Trucker Ordered Off the Road as Hazard to the Public
May 21, 2013
The Federal Motor Carrier Safety Administration has declared New Mexico-licensed truck driver Bobby C. Cleveland to be an imminent hazard to public safety and has ordered him not to operate any commercial motor vehicle in interstate commerce. Cleveland was served the federal orders May 4.
In a release the agency says on April 29 Cleveland was operating a 2,400-gallon propane tanker truck in McKinley County, N.M., when the vehicle overturned, resulting in the release of hazardous material and the temporary closure of Interstate 40. New Mexico Highway Patrol officers responding to the crash subsequently charged Cleveland with operating the vehicle under the influence of an intoxicating beverage. Published reports say police found empty containers of alcohol at the crash scene. The police investigation remains open.

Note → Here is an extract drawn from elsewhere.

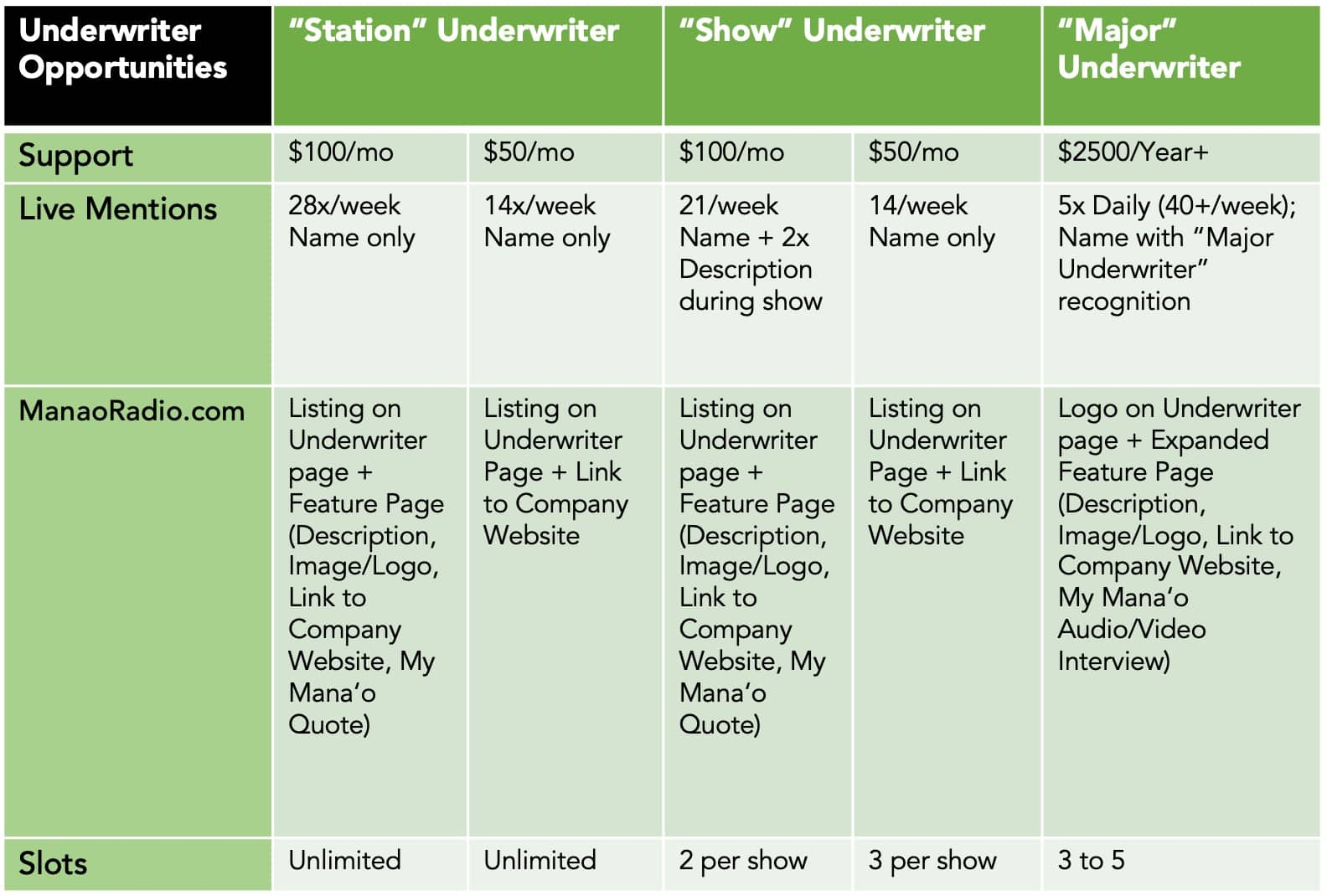 Underwriter Opportunities chart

“FMCSA inspectors and investigators are working shoulder-to-shoulder with our state and local law partners to vigorously enforce commercial vehicle safety regulations," said FMCSA administrator Anne Ferro. "It is unacceptable for a bus or trucking company, or any of its drivers, to disregard the law and put the safety of every traveler at risk.”
It is a violation of federal regulations to drive a truck or bus under the influence of alcohol. Truck and bus companies are required to perform drug and alcohol testing on new hires, drivers involved in significant crashes and whenever a supervisor suspects a driver of using drugs or alcohol while at work. FMCSA's imminent hazard out-of-service order for Cleveland is based upon his violation of federal safety regulations.